Le ragazze sequestrate o che la comunità rifiuta, magari per una gravidanza indesiderata, finiscono così in un buco nero. Dal quale vengono smistate prima in India e poi verso nuove destinazioni, come i paesi del Golfo o la Malaysia. Le gravidanze indesiderate in Nepal sono casi frequenti. Al centro di salute di Kirtipur, che è sostenuto con i finanziamenti dell'ong italiana Aidos, spiegano che solo il 7,4% delle donne ha accesso a personale specializzato durante la gravidanza. «Il che vuol dire - spiega la dottoressa Tara Shakja - che ogni anno muore una puerpera su 32: cioè che il 20% delle donne in età riproduttiva, muore di parto o di complicazioni legate alla gravidanza». E non avere accesso ai centri di salute significa, oltre a ignorare i propri diritti, cadere facilmente vittima di una gravidanza indesiderata, magari fuori dal matrimonio. Che se va a buon fine, può significare l'esclusione sociale delle puerpere. Nelle campagne questa situazione è ancora più evidente. E una ragazza madre è facilmente preda dei boss della tratta.
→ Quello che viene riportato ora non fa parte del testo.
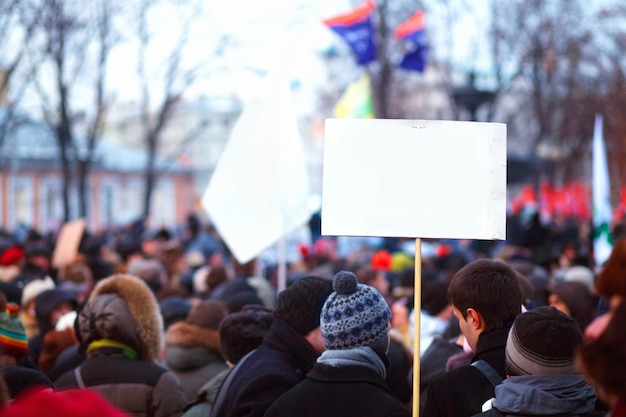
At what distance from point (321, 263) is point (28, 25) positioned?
6148 mm

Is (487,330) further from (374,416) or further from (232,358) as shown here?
(232,358)

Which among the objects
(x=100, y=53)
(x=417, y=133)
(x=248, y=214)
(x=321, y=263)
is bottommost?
(x=321, y=263)

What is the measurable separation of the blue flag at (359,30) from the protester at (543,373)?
60.8 feet

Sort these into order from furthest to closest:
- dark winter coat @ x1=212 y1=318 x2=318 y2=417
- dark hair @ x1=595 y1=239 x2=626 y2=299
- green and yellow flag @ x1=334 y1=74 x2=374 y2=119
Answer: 1. green and yellow flag @ x1=334 y1=74 x2=374 y2=119
2. dark winter coat @ x1=212 y1=318 x2=318 y2=417
3. dark hair @ x1=595 y1=239 x2=626 y2=299

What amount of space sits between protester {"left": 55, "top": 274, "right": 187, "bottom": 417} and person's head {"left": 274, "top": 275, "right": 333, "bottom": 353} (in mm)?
870

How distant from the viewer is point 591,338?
2.54 meters

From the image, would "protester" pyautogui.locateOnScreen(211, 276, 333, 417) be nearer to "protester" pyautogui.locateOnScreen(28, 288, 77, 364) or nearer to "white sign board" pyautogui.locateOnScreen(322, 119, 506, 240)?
"white sign board" pyautogui.locateOnScreen(322, 119, 506, 240)

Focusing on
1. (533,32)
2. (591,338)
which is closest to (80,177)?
(533,32)

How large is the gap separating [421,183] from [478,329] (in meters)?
0.63

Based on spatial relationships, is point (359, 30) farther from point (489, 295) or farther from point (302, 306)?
point (489, 295)

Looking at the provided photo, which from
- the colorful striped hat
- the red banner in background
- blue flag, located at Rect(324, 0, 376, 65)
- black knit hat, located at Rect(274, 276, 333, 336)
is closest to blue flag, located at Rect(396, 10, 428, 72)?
blue flag, located at Rect(324, 0, 376, 65)

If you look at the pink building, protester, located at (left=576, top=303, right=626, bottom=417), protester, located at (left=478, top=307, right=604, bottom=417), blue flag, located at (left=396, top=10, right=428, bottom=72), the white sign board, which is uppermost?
blue flag, located at (left=396, top=10, right=428, bottom=72)

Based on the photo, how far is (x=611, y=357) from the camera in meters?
2.42

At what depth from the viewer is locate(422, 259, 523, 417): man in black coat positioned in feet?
13.6
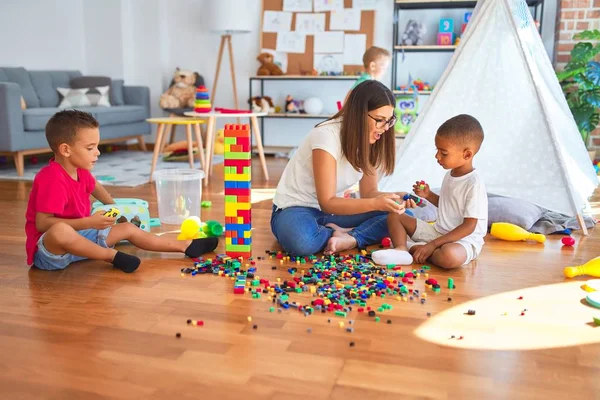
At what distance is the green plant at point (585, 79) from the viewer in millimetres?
4457

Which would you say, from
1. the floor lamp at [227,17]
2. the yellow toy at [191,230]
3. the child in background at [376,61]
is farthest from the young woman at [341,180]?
the floor lamp at [227,17]

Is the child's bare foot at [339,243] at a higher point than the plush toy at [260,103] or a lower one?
lower

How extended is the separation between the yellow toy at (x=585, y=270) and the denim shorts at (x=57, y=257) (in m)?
1.72

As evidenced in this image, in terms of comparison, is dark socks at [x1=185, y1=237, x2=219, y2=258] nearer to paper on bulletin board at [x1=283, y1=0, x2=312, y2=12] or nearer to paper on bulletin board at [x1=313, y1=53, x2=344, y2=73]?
paper on bulletin board at [x1=313, y1=53, x2=344, y2=73]

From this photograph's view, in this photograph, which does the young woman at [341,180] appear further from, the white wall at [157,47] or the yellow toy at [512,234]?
the white wall at [157,47]

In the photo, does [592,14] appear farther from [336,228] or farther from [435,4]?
[336,228]

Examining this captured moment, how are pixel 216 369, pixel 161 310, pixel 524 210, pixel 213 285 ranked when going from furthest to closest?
1. pixel 524 210
2. pixel 213 285
3. pixel 161 310
4. pixel 216 369

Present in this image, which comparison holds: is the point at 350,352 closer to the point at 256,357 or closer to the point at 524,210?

Che godono di larga impunità.

Il quadro legale è inesistente e la polizia, in Nepal, si occupa d'altro. I grandi trafficanti, fu il caso nel `91 di una tenutaria di tre bordelli in India con oltre 300 ragazze, la fanno franca. La tenutaria in questione, tradotta in Nepal e condannata a 17 anni di prigione, dopo cinque riuscì a ottenere un nuovo verdetto e la liberazione. Secondo Maiti fu la pressione dei politici locali, la cui campagna elettorale veniva finanziata coi soldi del traffico, a far liberare il tesoriere delle loro fonti di sostegno finanziario.

Nascere donna è un brutto affare

Nascere donna non è un buon affare in Nepal. Soprattutto nelle campagne. L'età del matrimonio di una ragazza è di 16 anni e mezzo in campagna, 17 in città. Il matrimonio può anche trasformarsi in una galera (facilmente è combinato dalle famiglie) e non ci sono che pochi consultori cui rivolgersi. Nei pochi centri di salute (Kirtipur è un'eccezione perché il personale è tutto femminile) di solito i medici sono maschi, il che scoraggia molte ragazze a confidare problemi di ordine sessuale.

Benché dopo una lunga battaglia l'aborto sia ora legge dello stato, la mentalità non è ancora molto cambiata: prima del marzo 2002, praticare un aborto era considerato un crimine anche in caso di stupro o incesto. «Per le donne arrestate per un aborto, e benché la legge prevedesse un massimo di cinque anni di carcere, vi sono state sentenze sino a 20 anni di reclusione», spiega Chatra Bahadur Giri, dell'Associazione per la pianificazione famigliare del Nepal (Fpan), la più grossa ong del paese. L'associazione è presente in 32 distretti e fornisce servizi, tra l'altro, in 530 cliniche rurali e in una settantina di centri comunitari di distribuzione, spesso piccole stanze in terra battuta dove si possono avere informazioni o semplicemente ricevere gratuitamente i preservativi. Ma anche qui ci sono parecchie difficoltà. Non solo quelle culturali o quelle legate a un sistema sanitario abbastanza disastrato e con pochi mezzi, ma anche per via delle politiche di «aiuto» esterno.

Da quando Bush è in carica, gli Stati uniti hanno drasticamente tagliato i fondi che, nel caso del Nepal, andavano a coprire gran parte della spesa pubblica per la distribuzione di condom. Benché si sia tentata la strada di altri donatori (gli europei restano più sensibili al tema), il taglio si è tradotto con una netta riduzione nella distribuzione di preservativi e nella difficoltà a finanziare programmi sulla cosiddetta «salute riproduttiva»: cioè spiegare a ragazzi e ragazze come gestire la propria sessualità. E proteggerli dalle mafie locali sempre in cerca di materiale umano.